Before BAUER, COFFEY, Circuit Judges, and GRAY, Senior District Judge.*fn*

BAUER, Circuit Judge. The Secretary of Labor appeals the district court's approval of a comprehensive settlement of actions brought by participants in the Central States Southeast and Southwest Areas Pension Fund (CSPF) alleging that the benefit structure and investment management of the CSPF were illegal and that past investment mismanagement gave rise to a derivative action on behalf of the CSPF against other defendants. We affirm.

I. FACTS

The Central States Southeast and Southwest Areas Pension Fund is a multi-employer pension trust created in 1955 under the provisions of Section 302 of the Taft-Hartley Act, 19 U.S.C. § 186. As required by that section, the CSPF has an equal number of trustees appointed by labor organizations and by employer organizations. All trustees serve without compensation, and no compensation of trustees by the CSPF is permitted under the statute. Since January 1975 the CSPF has been subject to the requirements of the Employee Retirement Income Security Act (ERISA). 19 U.S.C. ch. 18.

The Dutchak complaint, filed in late 1976, was instituted by eleven plaintiffs and contained eight counts alleging that forty-five separate defendants violated various federal and state laws. The complaint alleged that the Teamsters conspired with the other defendants to establish pension funds with long and arbitrary benefits provisions. Additionally, a substantial portion of the complaint contained allegations that the defendants breached their fiduciary duties through improprieties with regard to fund investments. The asset management claims spanned the entire history of the CSPF and challenged the conduct of the defendants as imprudent both generally and as to numerous specific loan transactions.

In 1978, the Secretary of Labor filed Donovan against various former trustees of the CSPF, alleging that the acts and omissions of these trustees with regard to CSPF investments were negligent and imprudent and hence in violation of ERISA. While the Secretary's complaint challenged various specific loans approved by the trustees of the CSPF, it did not contain the broad and general allegations of investment improprieties alleged in Dutchak. Moreover, the complaint sought relief only with regard to post-ERISA conduct, unlike Dutchak, which addressed both pre- and post-ERISA investments.

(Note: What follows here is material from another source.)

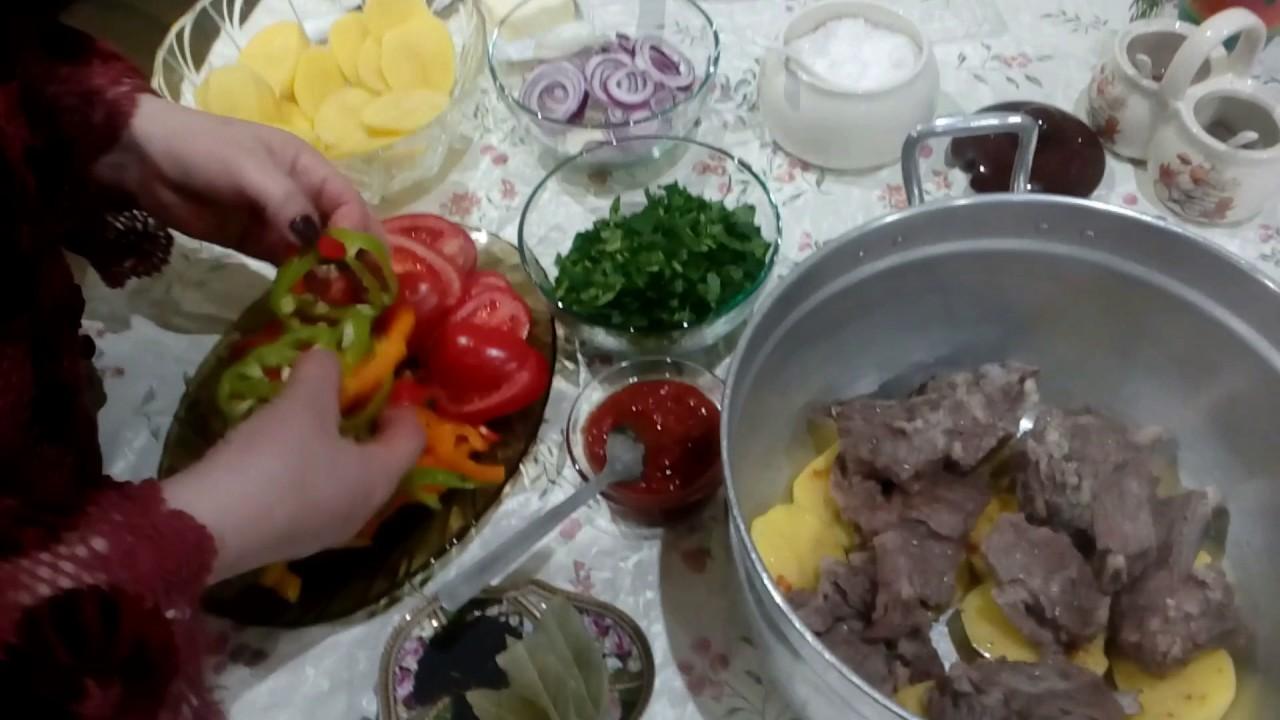 ՀԱՅԿԱԿԱՆ ԽԱՇԼԱՄԱ (շերտավոր)/ՍԱԹԵՆԻԿԻ -ХАШЛАМА по Армянски-KHASHLAMA/Satenik Cooking SHow in Armenian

The Sullivan complaint was filed in 1979 on behalf of a class of CSPF participants and alleges that present and former trustees and other fiduciaries of the CSPF breached their fiduciary duties to the CSPF in numerous asset management transactions occurring between the inception of the CSPF in 1955 and the date of the filing of the complaint. The Sullivan complaint also alleged that the benefit rules of the CSPF were arbitrary and capricious and operated to deny retirement benefits to many participants on whose behalf substantial contributions had been made to the CSPF, and that the CSPF, the International Brotherhood of Teamsters, other Teamster-related entities, and the individual defendants defrauded the participants by making false and misleading statements about the benefits provided by the CSPF.

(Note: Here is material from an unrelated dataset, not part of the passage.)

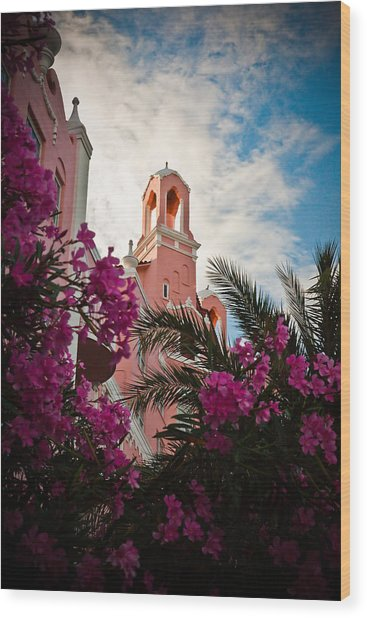 Don Cesar Wood Print by Patrick  Flynn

The three cases were consolidated for discovery purposes by order of the district court entered on November 27, 1979. On October 16, 1981, a settlement memorandum of understanding resolving the benefit claims, negotiated only by the private plaintiffs and the CSPF, was presented to the court. The proposed settlement was conditioned upon the resolution of the asset mismanagement claims and dismissal by the court of the Donovan complaint. The former trustees of the CSPF thereafter requested a stay of all substantive discovery in the three cases pending review of the settlement. This request was granted and subsequently extended over the Secretary's objections.

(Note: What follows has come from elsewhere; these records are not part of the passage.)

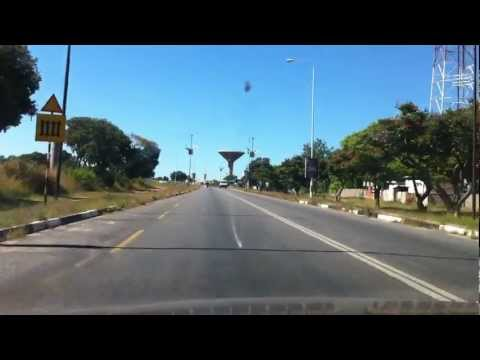 Harare Airport Road Zimbabwe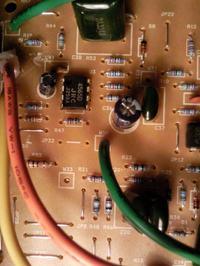 Logitech X-230 - ustawienie pasm przenoszenia dla kanałów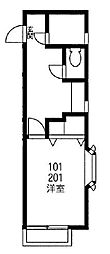 ハイツメイフィー[1階]の間取り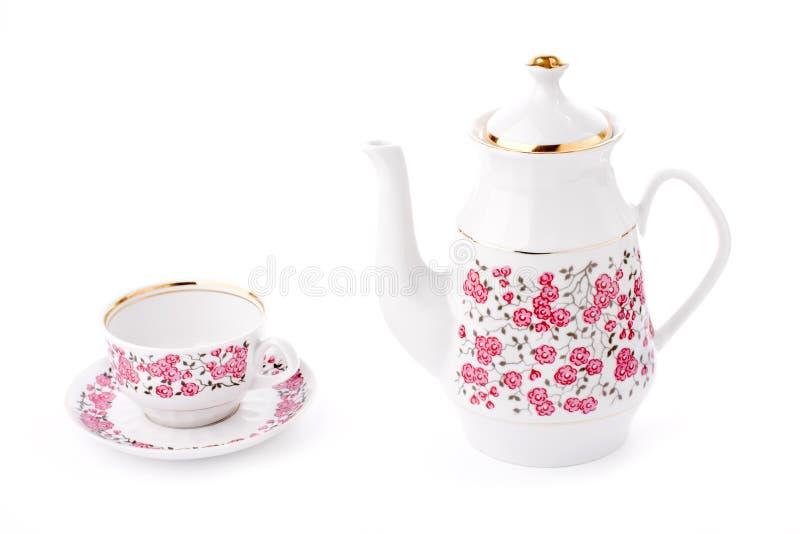Conjunto de té elegante de la porcelana fotos de archivo libres de regalías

In response to the filing of the proposed settlement, the Secretary moved to intervene as a plaintiff in Sullivan and Dutchak, relying on his statutory right to intervene in private ERISA cases. 19 U.S.C. § 1132(h). The court granted the Secretary leave to intervene for the purpose of participating in the consideration of the settlement, and to object to the settlement. There followed an extended period of negotiation among the Secretary, the CSPF, the participants, and the insurance companies (but not between DOL and the insurance companies), accompanied by frequent pretrial conferences with reports to the court on the progress of the negotiations.

A final revised benefit settlement agreement was filed with the court on July 22, 1982. The court ruled that a settlement class should be certified, that the settlement should be preliminarily approved and notice sent to the class. The CSPF sent notice of the settlement to nearly 500,000 persons whom its records showed to be members of the class, and placed advertisements in major newspapers within the states where the CSPF has had significant numbers of participants; more than 2100 persons responded.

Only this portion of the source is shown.